Angelina Jolie arrives at the 20th annual Critics' Choice Movie Awards at the Hollywood Palladium on Thursday, Jan. 15, 2015, in Los Angeles. (Photo by Matt Sayles/Invision/AP)

Angelina Jolie has made a strong defense of the United Nations, saying the world body, as "imperfect" as it is, needs reform but also support.

The American actress and special envoy for the U.N. refugee agency decried a "rising tide of nationalism masquerading as populism, and the re-emergence of policies encouraging fear and hatred of others" during a speech at the U.N. in Geneva on Wednesday.

Saying she was speaking as a "proud American" and "an internationalist," Jolie said some politicians were elected "partly on the basis of dismissing international institutions and agreements."

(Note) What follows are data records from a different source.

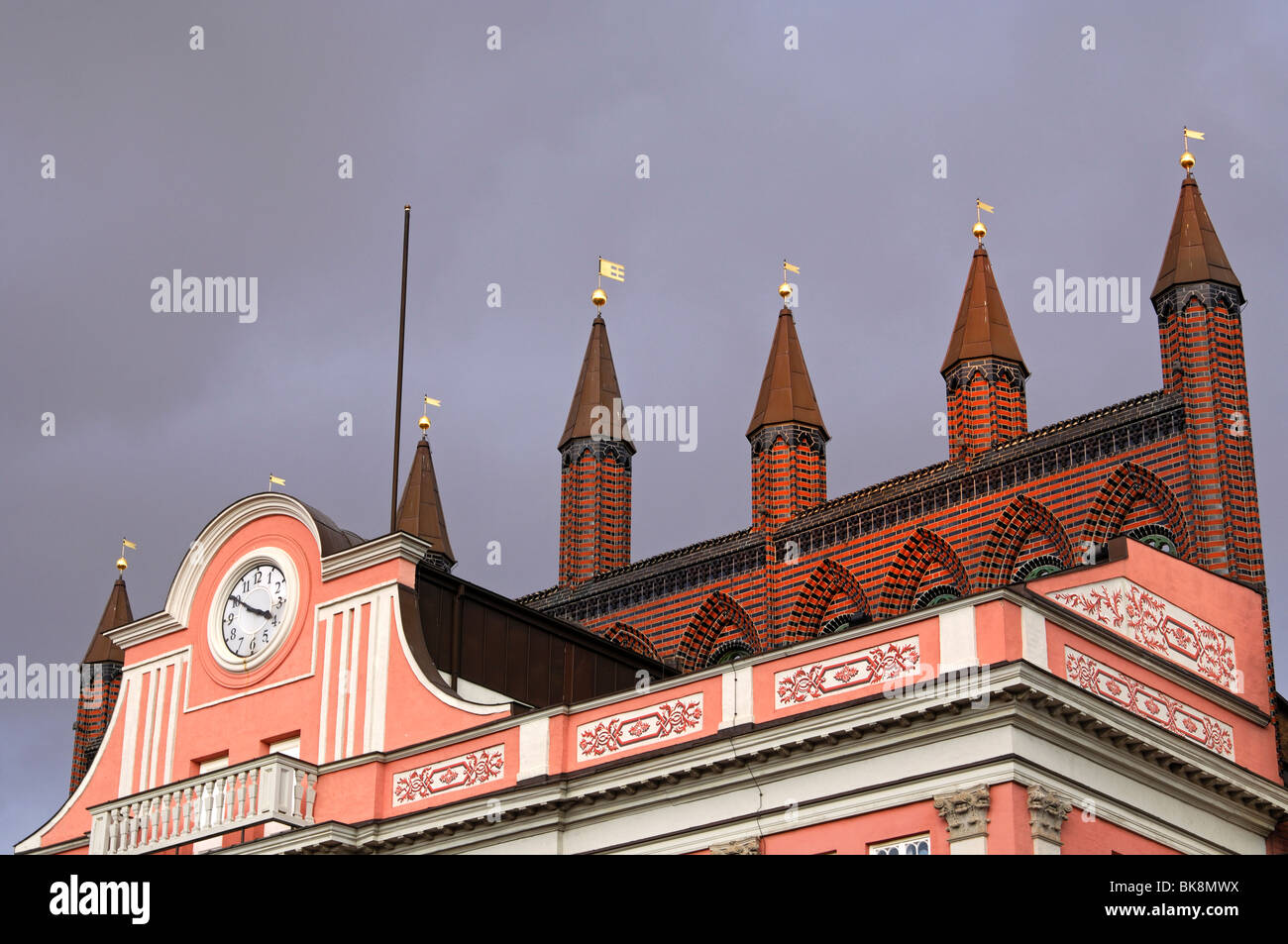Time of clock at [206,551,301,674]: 3:50
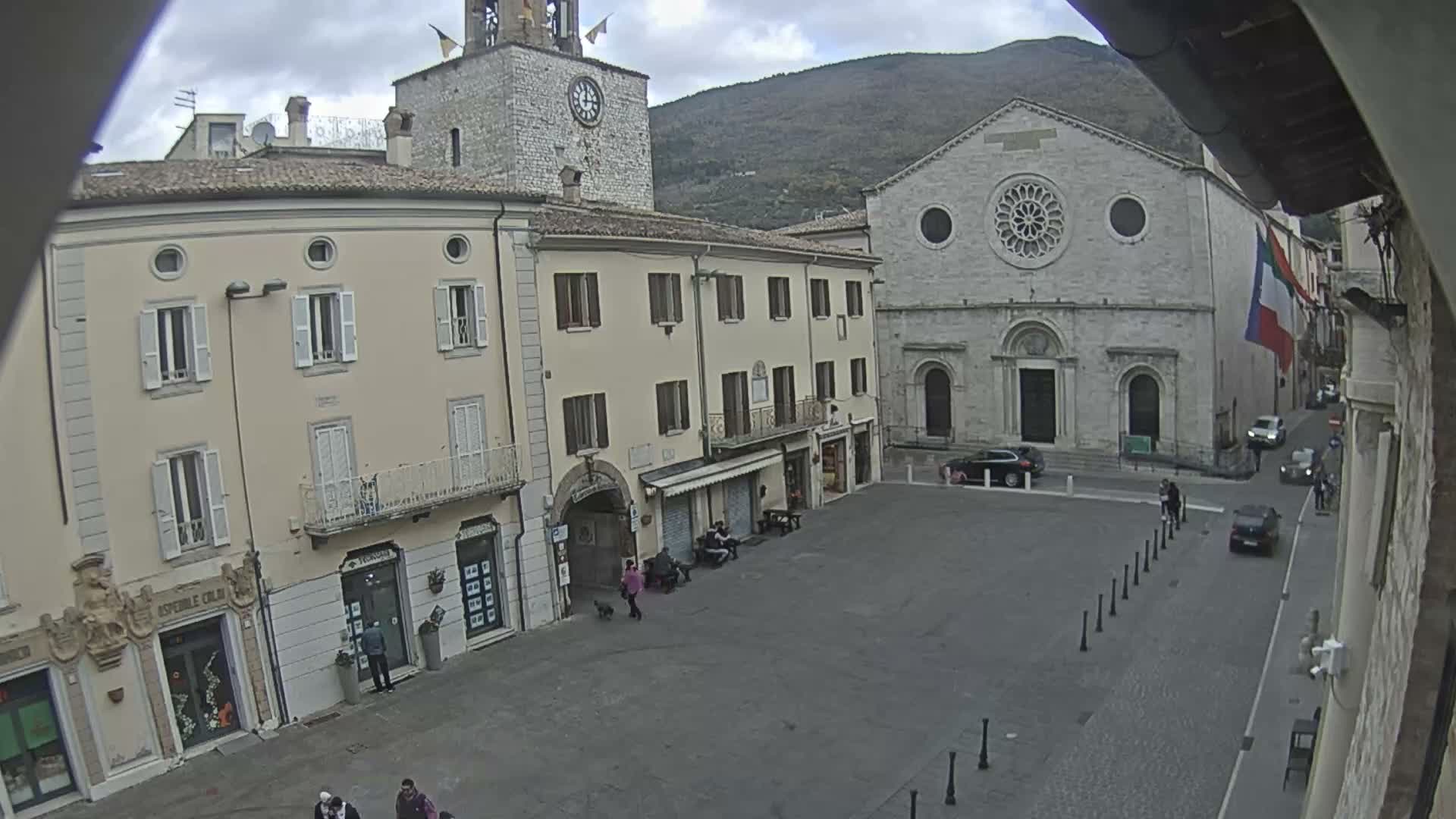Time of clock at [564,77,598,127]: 12:14
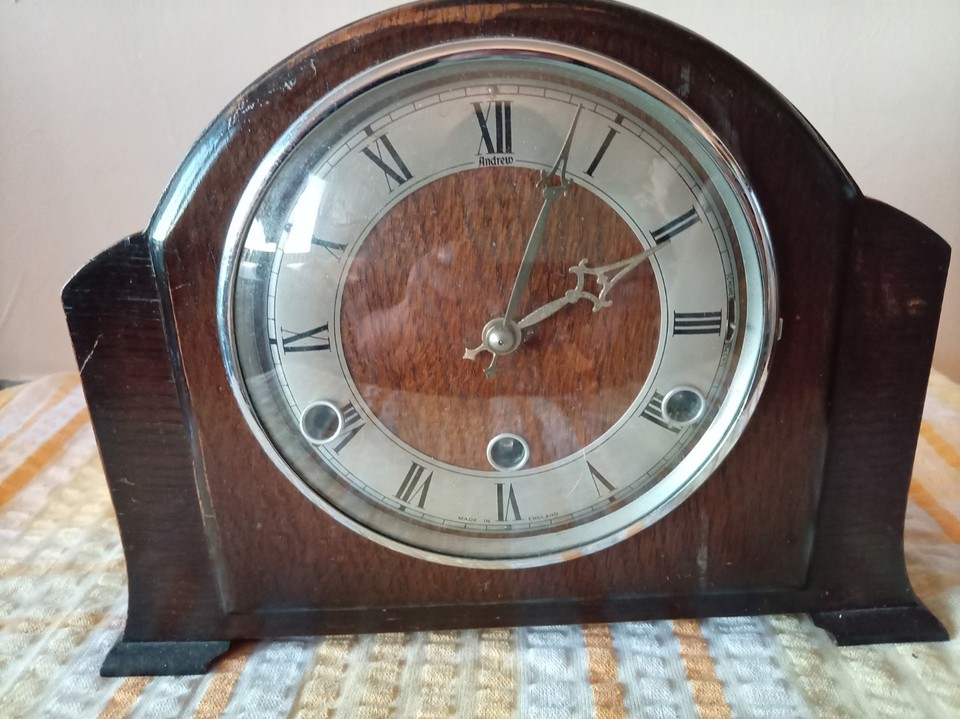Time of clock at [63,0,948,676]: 2:03
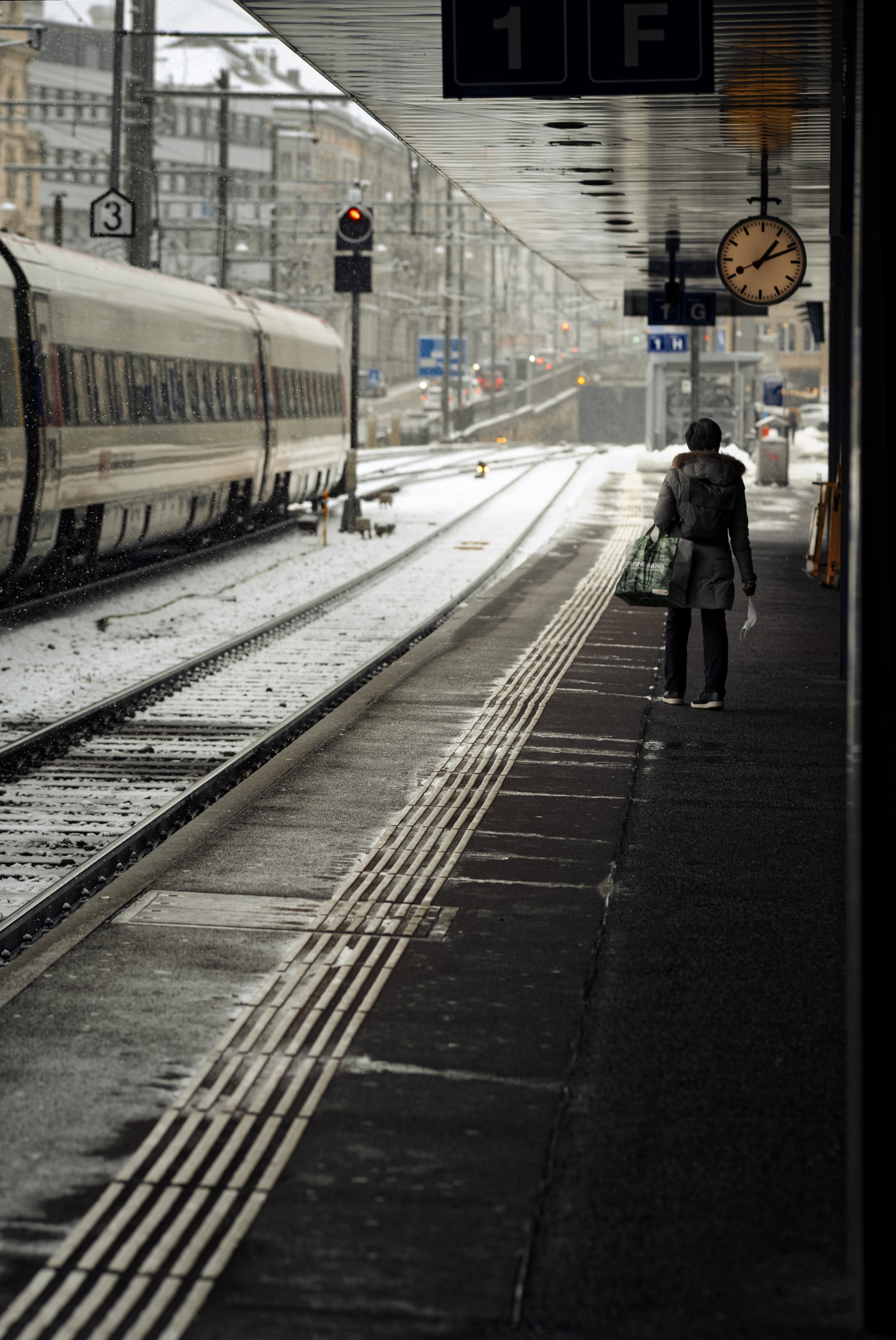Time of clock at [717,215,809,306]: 1:11
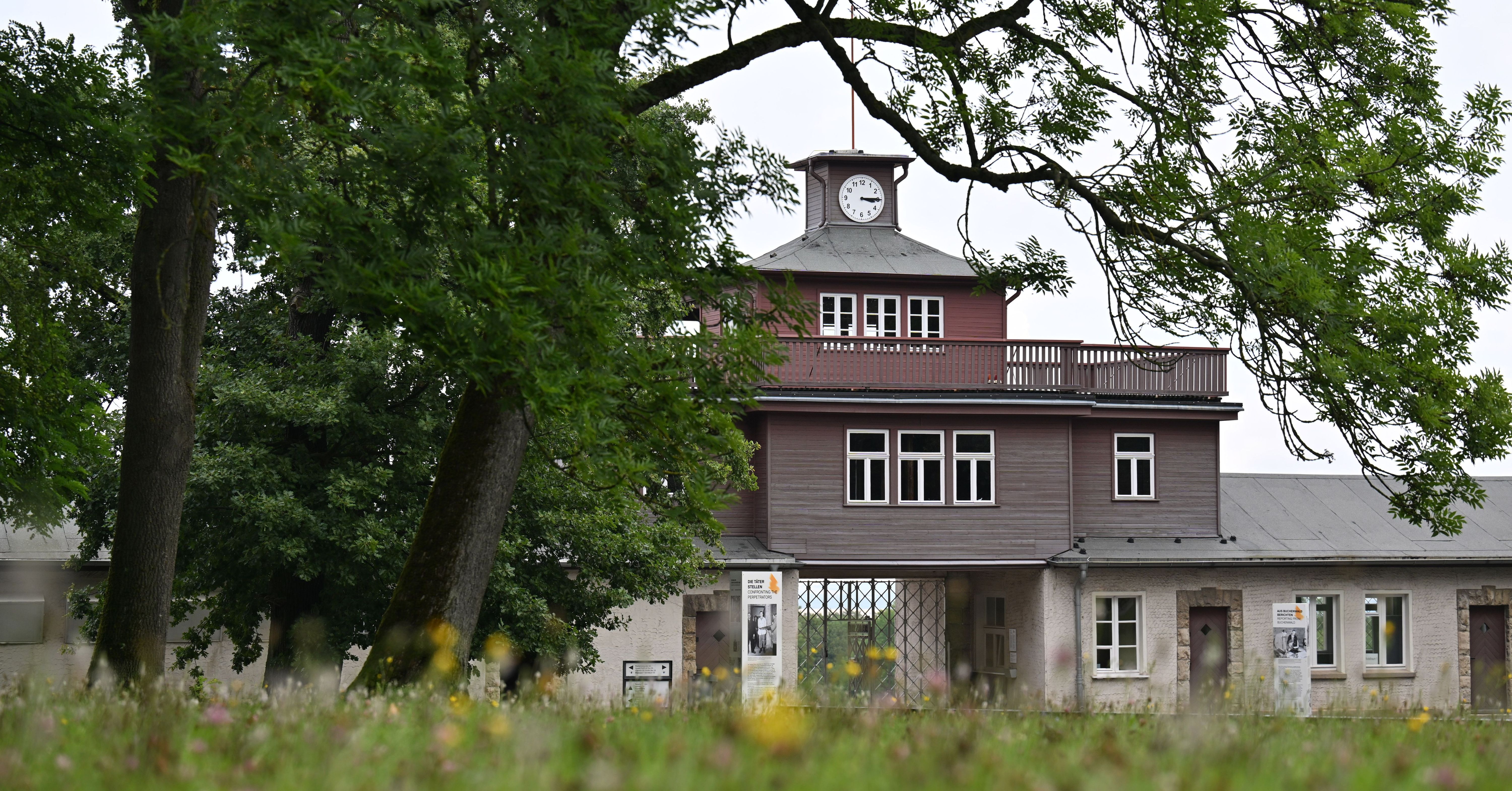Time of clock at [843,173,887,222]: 3:14
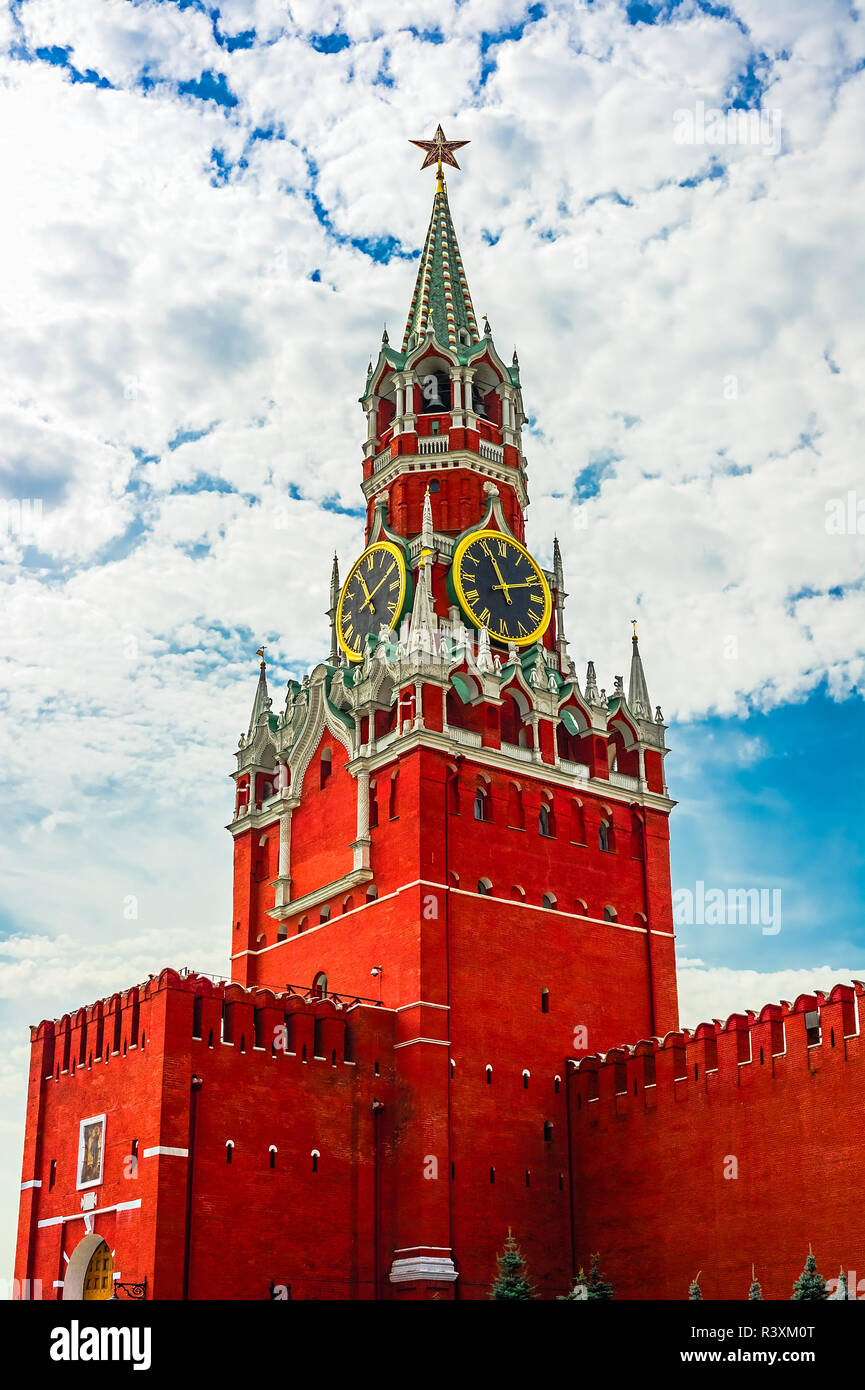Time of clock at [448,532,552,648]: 11:11
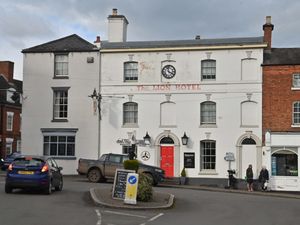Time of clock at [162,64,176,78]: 3:58
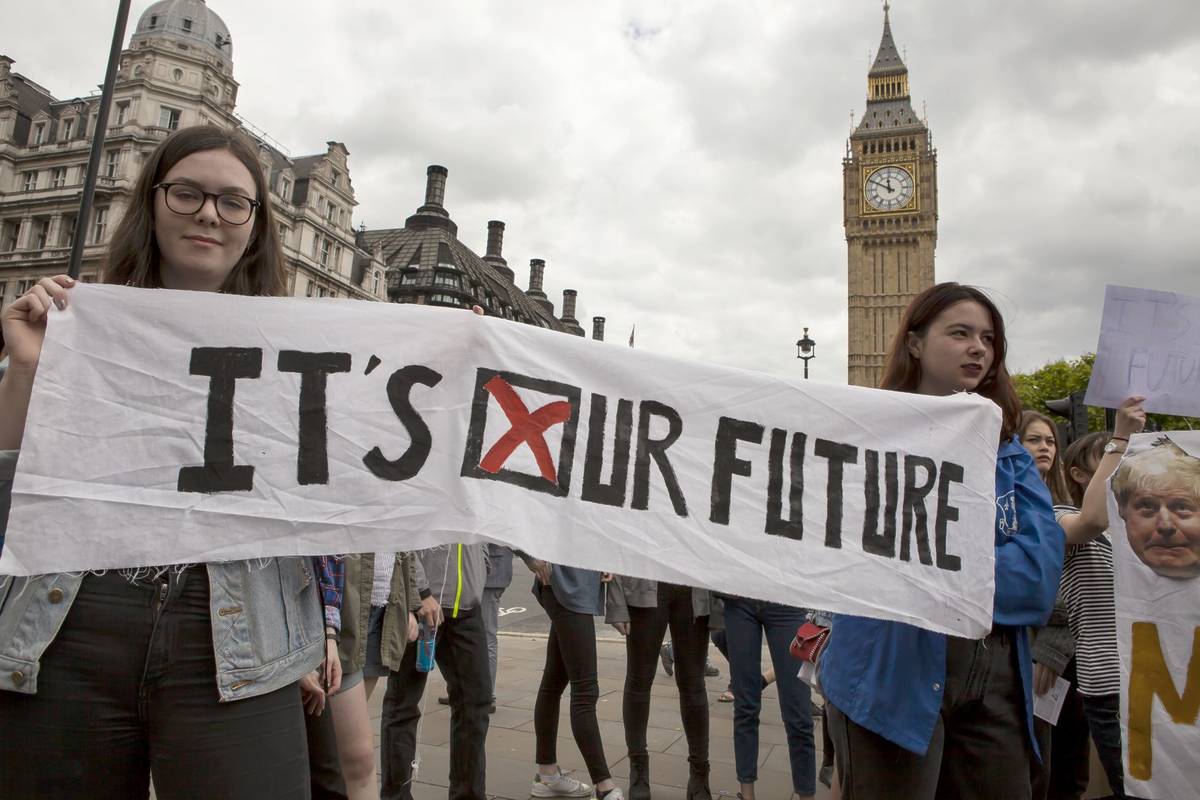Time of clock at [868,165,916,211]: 11:49
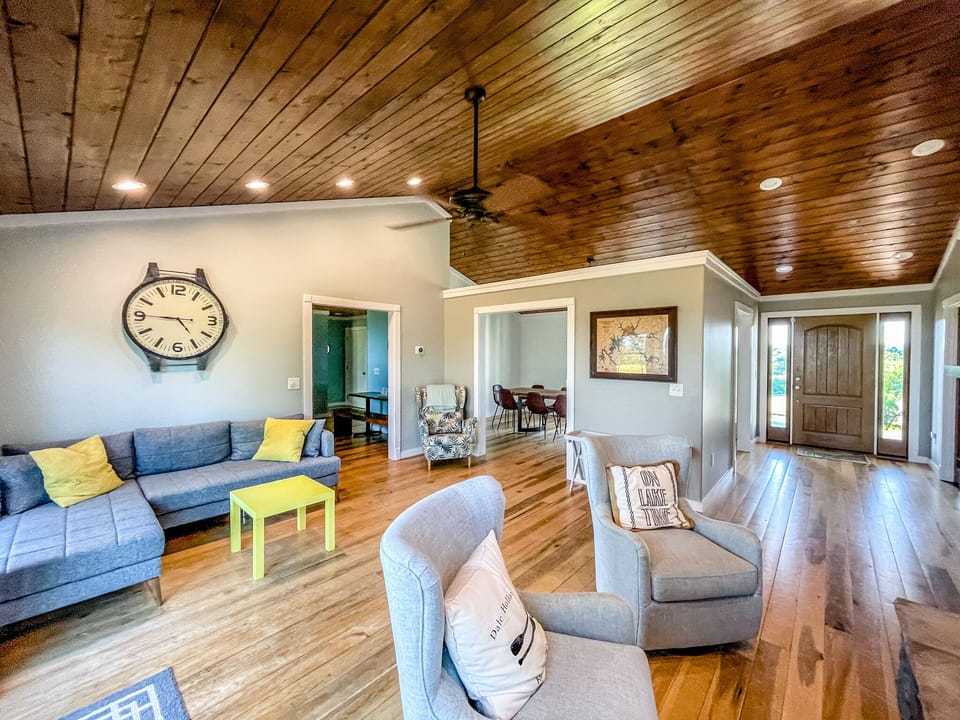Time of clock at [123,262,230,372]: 4:45
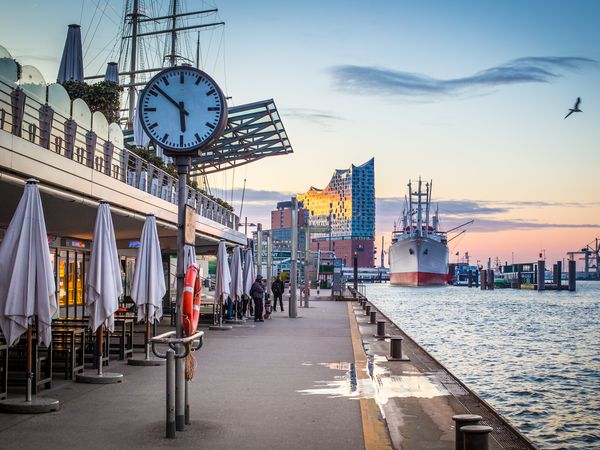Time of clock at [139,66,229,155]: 5:51
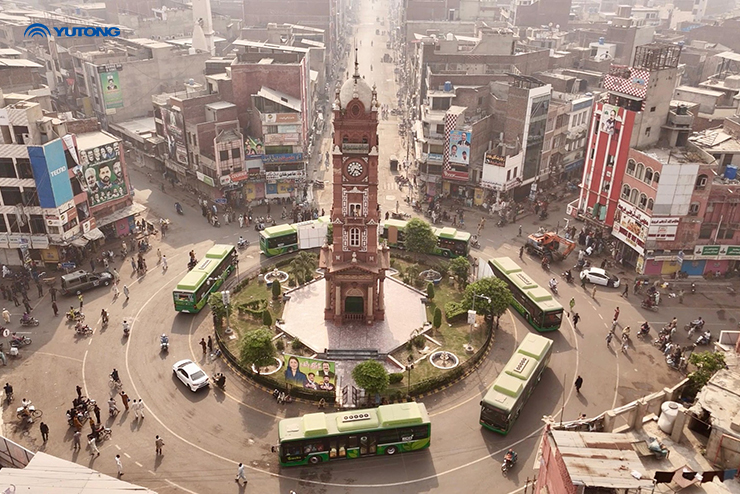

She didn't mention President Donald Trump, amid concerns that the U.S. administration could cut crucial funding for the United Nations.

"We have to recognize the damage we do when we undermine the U.N., or use it selectively, or not at all," Jolie said. She said "there is not a single humanitarian appeal anywhere in the world that is funded by even by half of what is required."

Jolie addressed a ceremony honoring Sergio Vieira de Mello, the U.N. envoy to Iraq who died in a 2003 bombing attack in Baghdad, and cited his faith in the institution despite its shortcomings.

"The U.N. is an imperfect organization because we are imperfect. It is not separate from us," she said, adding that de Mello believed it should be "more decisive, less bureaucratic," but "he never said it was pointless and he never threw in the towel."